Appellants have not provided side-by-side comparisons of TGF-B with the four isolates. They contend that it might be impossible to again isolate the same materials and, moreover, such is not necessary to demonstrate the required differences. Appellants contend that Todaro clearly discloses that the isolates therein are structurally homologous to MSA (multiplication-stimulating activity), that the chemical structure both of MSA and of TGF-B is now known and comparison of these known structures demonstrates that there is no identity, homology or relationship between these peptides. The argument continues that since Todaro's isolates are structurally homologous to MSA, the total lack of a relationship between MSA and TGF-B establishes that the isolates cannot be the same as TGF-B. Appellants further contend that TGF-B does not bind to MSA-specific receptors in the manner disclosed by Todaro for the relevant four isolates. Appellants rely on declarations by Dr. Sporn and Dr. Matthew Rechler as providing the necessary factual support for the above arguments.
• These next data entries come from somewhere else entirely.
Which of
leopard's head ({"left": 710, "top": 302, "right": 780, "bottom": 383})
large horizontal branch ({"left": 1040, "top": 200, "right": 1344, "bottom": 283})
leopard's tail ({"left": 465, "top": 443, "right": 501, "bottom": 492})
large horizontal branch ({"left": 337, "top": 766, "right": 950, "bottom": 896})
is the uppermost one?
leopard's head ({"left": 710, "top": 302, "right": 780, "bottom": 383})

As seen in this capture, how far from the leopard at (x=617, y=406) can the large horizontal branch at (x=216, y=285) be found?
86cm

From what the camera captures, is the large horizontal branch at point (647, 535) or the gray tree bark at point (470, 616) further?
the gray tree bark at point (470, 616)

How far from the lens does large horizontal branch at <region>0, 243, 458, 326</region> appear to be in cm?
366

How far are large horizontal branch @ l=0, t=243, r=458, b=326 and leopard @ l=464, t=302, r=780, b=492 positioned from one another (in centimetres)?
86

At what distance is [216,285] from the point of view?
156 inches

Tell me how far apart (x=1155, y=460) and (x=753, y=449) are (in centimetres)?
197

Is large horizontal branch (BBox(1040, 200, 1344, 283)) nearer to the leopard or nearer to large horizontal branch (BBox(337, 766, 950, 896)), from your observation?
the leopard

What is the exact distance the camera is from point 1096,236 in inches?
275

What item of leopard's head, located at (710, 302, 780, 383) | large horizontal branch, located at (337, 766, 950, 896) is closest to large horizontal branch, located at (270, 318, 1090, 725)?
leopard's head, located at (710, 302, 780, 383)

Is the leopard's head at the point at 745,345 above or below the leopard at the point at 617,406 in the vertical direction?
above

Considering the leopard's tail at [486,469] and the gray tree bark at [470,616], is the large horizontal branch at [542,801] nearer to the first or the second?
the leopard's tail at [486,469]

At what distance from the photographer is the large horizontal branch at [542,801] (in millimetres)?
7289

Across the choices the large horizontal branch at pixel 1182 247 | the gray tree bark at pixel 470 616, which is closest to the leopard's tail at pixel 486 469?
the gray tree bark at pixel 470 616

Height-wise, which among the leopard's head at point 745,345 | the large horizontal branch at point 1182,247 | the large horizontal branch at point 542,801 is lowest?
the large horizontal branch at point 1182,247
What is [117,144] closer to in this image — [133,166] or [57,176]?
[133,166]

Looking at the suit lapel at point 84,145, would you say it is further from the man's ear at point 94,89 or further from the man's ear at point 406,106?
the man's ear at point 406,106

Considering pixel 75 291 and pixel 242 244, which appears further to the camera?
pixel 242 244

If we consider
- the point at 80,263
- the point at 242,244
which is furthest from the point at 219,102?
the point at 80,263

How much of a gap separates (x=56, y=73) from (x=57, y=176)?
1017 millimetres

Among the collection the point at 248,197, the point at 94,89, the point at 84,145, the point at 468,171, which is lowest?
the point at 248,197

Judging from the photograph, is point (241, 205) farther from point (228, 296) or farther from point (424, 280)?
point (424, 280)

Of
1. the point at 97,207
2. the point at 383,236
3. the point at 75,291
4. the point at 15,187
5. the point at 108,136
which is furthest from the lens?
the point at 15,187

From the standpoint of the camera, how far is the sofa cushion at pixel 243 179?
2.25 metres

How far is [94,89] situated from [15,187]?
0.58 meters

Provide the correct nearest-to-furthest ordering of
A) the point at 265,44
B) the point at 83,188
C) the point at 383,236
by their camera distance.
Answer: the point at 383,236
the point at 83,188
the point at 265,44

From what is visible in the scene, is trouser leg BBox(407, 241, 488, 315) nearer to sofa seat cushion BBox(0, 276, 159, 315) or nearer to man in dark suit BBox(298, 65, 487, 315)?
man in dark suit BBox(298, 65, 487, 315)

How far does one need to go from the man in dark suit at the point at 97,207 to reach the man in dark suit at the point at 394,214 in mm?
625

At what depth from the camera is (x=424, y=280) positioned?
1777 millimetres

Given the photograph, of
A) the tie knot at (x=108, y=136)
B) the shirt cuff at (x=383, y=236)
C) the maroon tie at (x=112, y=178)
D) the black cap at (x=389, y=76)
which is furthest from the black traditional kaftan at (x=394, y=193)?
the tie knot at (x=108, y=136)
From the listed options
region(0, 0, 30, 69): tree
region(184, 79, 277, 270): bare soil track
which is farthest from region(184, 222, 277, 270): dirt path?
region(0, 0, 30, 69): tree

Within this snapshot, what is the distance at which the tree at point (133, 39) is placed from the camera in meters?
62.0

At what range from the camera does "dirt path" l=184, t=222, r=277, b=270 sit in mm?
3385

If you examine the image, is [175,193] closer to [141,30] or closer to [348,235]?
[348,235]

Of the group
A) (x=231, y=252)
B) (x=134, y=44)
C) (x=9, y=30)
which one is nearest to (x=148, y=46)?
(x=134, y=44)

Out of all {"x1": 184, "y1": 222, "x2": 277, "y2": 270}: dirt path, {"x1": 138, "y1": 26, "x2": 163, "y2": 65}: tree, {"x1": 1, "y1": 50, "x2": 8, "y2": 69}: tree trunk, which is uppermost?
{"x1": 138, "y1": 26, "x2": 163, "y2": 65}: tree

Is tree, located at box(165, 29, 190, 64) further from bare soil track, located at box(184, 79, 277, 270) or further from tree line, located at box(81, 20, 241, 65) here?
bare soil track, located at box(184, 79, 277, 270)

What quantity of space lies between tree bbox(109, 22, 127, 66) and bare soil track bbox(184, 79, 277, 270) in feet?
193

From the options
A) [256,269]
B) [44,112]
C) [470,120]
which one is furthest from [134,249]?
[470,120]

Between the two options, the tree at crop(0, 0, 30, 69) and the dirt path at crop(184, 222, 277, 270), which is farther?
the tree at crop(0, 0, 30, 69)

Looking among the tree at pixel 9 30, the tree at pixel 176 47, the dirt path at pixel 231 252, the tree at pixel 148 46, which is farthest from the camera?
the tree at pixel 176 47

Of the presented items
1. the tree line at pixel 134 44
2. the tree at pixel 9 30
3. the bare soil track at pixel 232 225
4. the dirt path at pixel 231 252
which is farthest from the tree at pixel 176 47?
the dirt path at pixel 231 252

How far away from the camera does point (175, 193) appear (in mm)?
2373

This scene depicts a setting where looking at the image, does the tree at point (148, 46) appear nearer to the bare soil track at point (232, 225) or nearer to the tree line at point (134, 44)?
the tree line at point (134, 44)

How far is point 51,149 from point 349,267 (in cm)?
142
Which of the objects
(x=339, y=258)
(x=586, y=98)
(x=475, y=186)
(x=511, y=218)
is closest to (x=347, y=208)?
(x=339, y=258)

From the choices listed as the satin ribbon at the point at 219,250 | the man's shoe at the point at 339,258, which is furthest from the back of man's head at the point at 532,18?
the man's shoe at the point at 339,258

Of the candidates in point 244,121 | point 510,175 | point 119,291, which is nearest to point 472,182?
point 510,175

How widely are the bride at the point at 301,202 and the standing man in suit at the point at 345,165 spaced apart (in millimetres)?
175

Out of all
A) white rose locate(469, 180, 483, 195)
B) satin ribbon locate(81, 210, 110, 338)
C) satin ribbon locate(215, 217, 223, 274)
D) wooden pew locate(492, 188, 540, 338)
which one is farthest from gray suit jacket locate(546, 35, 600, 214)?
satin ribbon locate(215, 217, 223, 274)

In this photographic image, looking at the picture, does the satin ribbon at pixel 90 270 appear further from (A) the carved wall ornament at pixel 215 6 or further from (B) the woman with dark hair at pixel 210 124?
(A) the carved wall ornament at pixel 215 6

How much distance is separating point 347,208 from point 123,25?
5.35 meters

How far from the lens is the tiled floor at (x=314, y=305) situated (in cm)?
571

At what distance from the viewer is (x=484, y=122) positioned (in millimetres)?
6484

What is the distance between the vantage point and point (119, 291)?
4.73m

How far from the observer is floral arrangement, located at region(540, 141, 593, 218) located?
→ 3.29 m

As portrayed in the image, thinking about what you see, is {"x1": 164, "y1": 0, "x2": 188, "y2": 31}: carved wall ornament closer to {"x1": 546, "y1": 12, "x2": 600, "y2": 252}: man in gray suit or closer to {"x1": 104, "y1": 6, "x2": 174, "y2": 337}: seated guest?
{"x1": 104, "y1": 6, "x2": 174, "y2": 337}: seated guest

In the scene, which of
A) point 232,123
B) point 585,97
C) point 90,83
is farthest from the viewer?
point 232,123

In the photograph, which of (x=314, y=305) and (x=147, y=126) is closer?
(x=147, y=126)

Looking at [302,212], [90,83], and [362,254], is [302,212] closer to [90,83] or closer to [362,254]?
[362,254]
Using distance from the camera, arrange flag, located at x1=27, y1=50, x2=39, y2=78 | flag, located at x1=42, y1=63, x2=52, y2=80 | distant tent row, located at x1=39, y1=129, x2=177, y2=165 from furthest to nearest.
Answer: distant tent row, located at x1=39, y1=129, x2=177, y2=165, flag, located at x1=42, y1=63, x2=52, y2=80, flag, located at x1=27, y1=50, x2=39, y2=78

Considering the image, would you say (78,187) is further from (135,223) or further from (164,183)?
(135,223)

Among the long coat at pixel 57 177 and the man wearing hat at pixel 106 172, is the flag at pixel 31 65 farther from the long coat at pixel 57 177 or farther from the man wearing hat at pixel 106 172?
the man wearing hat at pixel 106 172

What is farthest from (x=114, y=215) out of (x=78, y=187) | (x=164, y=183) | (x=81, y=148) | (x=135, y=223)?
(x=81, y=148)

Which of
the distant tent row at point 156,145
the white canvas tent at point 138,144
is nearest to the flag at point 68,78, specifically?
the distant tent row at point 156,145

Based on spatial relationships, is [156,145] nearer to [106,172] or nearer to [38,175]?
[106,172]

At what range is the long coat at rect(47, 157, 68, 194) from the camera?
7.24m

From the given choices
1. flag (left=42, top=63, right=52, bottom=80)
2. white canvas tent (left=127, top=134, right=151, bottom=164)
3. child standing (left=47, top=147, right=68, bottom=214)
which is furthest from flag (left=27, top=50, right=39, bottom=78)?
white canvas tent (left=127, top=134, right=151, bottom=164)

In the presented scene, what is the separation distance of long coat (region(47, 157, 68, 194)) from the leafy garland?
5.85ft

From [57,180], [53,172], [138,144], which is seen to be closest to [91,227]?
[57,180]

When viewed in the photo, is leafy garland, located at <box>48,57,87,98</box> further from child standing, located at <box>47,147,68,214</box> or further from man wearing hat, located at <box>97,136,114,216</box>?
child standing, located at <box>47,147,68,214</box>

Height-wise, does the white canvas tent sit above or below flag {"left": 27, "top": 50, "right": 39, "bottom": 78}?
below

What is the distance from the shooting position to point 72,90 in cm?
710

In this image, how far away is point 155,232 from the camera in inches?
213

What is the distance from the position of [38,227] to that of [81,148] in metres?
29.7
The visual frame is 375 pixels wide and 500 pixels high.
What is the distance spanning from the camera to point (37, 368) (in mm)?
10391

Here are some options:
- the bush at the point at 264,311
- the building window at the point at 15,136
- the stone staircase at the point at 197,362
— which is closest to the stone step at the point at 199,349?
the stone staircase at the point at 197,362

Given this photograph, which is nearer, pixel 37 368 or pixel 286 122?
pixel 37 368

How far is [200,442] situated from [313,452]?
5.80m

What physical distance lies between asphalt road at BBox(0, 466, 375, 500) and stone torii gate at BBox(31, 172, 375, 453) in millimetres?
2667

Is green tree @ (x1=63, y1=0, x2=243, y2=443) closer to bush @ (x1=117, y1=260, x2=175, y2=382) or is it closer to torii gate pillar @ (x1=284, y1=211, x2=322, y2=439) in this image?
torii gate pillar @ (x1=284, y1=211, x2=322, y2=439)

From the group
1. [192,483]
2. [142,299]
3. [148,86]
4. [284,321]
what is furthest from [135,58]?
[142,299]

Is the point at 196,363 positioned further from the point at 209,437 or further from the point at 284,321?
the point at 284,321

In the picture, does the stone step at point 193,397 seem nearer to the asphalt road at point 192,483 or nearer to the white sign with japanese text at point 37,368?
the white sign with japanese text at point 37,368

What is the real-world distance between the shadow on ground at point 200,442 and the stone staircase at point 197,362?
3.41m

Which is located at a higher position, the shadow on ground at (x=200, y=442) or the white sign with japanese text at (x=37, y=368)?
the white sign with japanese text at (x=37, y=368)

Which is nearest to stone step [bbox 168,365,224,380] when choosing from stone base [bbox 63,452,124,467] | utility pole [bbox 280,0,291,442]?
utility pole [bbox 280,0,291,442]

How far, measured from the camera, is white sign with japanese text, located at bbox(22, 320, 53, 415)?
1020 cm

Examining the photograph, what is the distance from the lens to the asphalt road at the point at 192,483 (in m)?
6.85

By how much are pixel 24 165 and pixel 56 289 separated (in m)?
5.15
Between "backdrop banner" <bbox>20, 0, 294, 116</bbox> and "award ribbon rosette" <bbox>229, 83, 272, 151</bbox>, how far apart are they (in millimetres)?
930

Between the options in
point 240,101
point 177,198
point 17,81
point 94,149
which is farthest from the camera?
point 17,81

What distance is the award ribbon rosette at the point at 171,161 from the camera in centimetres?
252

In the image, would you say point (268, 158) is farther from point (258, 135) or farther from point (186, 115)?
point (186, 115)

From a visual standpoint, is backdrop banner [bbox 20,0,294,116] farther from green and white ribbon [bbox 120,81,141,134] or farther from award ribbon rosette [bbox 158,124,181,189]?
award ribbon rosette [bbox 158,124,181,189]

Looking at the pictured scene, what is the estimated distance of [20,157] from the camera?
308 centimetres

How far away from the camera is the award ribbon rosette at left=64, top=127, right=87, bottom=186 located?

The examiner has not found appellants' showings and arguments sufficient to establish actual differences, in fact, between the relevant four isolates and the presently claimed TGF-B. She notes that appellants contention that the isolates are structurally homologous to MSA constitutes unsupported allegation. She points out that the prior art merely states that the "disclosed protein is related to MSA." She further pointed out that the comparison relied on is with MSA and not the closest prior art, the isolates which are said to be related to MSA.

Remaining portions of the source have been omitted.